What is “context anxiety” and how does it contribute to botsitting overhead?

Context anxiety is the behaviour where large language models wrap up tasks prematurely as they sense their context window limit approaching. They rush to finish before running out of working memory. This creates unreliable outputs that require human intervention to complete or correct, adding directly to botsitting overhead. Context anxiety is most prevalent in context-poor environments where agents lack access to an enterprise graph and must operate within a finite context window. The enterprise graph section of Article 3 covers this in detail.

What is the “Pets vs. Cattle” distinction and why does it matter for AI operations?

Pets vs. Cattle is an infrastructure paradigm that distinguishes between systems you treat as unique, stateful, and requiring individual attention (pets) and systems you treat as uniform, replaceable, and managed at scale (cattle). Traditional enterprise software follows the cattle model. AI agents follow the pets model because they are probabilistic, context-dependent, and behaviourally variable. You cannot test an AI agent once and assume consistent behaviour, you cannot budget for AI operations using standard software cost models, and you need governance frameworks that account for decision quality rather than just uptime. The productivity paradox article covers this in its analysis of how managing AI differs from managing standard software.

Where can I find official EU AI Act text and compliance guidance?

The official EU AI Act text (Regulation 2024/1689) is published in the Official Journal of the European Union and accessible through EUR-Lex. The European AI Office provides implementation guidance, and the CEN/CENELEC standards bodies are developing the harmonised technical standards that will operationalise the Act’s requirements. The EU AI Board coordinates national supervisory authorities. The EU AI Act section of Article 3 provides an overview of the human oversight mandates and the August 2026 compliance timeline.

How do context-rich and context-poor AI environments compare in practice?

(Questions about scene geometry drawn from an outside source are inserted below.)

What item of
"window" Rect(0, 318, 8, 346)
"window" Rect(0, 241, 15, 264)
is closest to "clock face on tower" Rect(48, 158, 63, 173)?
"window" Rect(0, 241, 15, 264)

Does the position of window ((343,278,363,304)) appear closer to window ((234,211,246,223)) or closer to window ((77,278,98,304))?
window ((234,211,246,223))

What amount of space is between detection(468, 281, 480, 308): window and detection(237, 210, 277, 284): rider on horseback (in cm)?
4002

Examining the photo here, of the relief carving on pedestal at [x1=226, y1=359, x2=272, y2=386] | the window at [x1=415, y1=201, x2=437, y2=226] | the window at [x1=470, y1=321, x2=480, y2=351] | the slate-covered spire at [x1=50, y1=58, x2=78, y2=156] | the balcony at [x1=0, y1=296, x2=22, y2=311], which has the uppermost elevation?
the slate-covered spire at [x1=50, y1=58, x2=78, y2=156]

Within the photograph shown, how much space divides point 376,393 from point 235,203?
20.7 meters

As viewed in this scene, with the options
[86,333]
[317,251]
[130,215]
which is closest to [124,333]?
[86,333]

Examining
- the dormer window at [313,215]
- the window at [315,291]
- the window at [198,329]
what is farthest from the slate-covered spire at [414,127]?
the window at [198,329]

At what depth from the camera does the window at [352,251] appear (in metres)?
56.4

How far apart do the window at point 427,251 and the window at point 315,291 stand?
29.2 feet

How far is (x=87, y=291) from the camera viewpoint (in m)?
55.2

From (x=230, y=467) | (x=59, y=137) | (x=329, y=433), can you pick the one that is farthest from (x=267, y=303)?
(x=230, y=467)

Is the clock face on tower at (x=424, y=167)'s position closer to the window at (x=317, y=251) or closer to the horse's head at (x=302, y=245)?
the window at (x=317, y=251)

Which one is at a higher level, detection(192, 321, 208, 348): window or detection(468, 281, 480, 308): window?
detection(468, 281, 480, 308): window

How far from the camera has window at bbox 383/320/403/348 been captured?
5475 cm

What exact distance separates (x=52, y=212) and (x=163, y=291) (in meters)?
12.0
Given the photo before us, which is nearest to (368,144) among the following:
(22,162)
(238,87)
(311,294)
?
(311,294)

The Work AI Index 2026 data shows that context-rich environments (where AI agents can self-contextualise through an enterprise graph or equivalent infrastructure) see 64% less digital exhaustion and 31% less botshitting compared to context-poor environments. Context-rich environments also reduce context anxiety, lower the repetition burden of feeding the same organisational information to multiple tools, and enable more reliable agent outputs because agents operate with current, connected organisational data rather than stale or fragmented context. The enterprise graph section of Article 3 provides the full comparison.